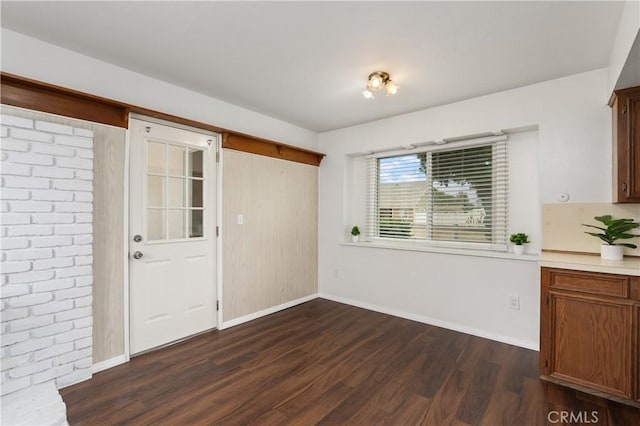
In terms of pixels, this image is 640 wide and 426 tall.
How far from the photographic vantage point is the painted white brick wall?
1.89 m

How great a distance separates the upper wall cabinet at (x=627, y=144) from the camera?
216 centimetres

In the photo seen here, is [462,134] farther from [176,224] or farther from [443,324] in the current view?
[176,224]

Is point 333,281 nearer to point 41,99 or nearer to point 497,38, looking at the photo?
point 497,38

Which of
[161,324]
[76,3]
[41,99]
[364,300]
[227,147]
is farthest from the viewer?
[364,300]

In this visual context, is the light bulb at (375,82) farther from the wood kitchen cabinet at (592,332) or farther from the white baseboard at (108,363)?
the white baseboard at (108,363)

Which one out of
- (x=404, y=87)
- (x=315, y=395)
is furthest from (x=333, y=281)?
(x=404, y=87)

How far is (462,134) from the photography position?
320 cm

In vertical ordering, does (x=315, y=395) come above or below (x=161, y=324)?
below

******************************

Omit every image. Quote each record exactly.

Exercise answer:
In terms of pixels, this image is 640 wide and 426 tall.
How far from the photographic vantage point is the painted white brick wall?
1.89 m

How great a distance separates the upper wall cabinet at (x=627, y=144) from the camera?
216 centimetres

In the photo seen here, is [462,134] farther from [176,224] or farther from [443,324] in the current view?
[176,224]

Is point 333,281 nearer to point 41,99 or nearer to point 497,38, looking at the photo?
point 497,38

Which of
[161,324]
[76,3]
[41,99]
[364,300]
[227,147]
is farthest from the viewer?
[364,300]

In this visual context, is the light bulb at (375,82) farther from the wood kitchen cabinet at (592,332) or farther from the white baseboard at (108,363)?
the white baseboard at (108,363)

Which one out of
- (x=404, y=87)
- (x=315, y=395)
is furthest from (x=333, y=281)?
(x=404, y=87)

How far is (462,134) from the photography position?
320 cm

In vertical ordering, does (x=315, y=395) come above or below (x=161, y=324)?
below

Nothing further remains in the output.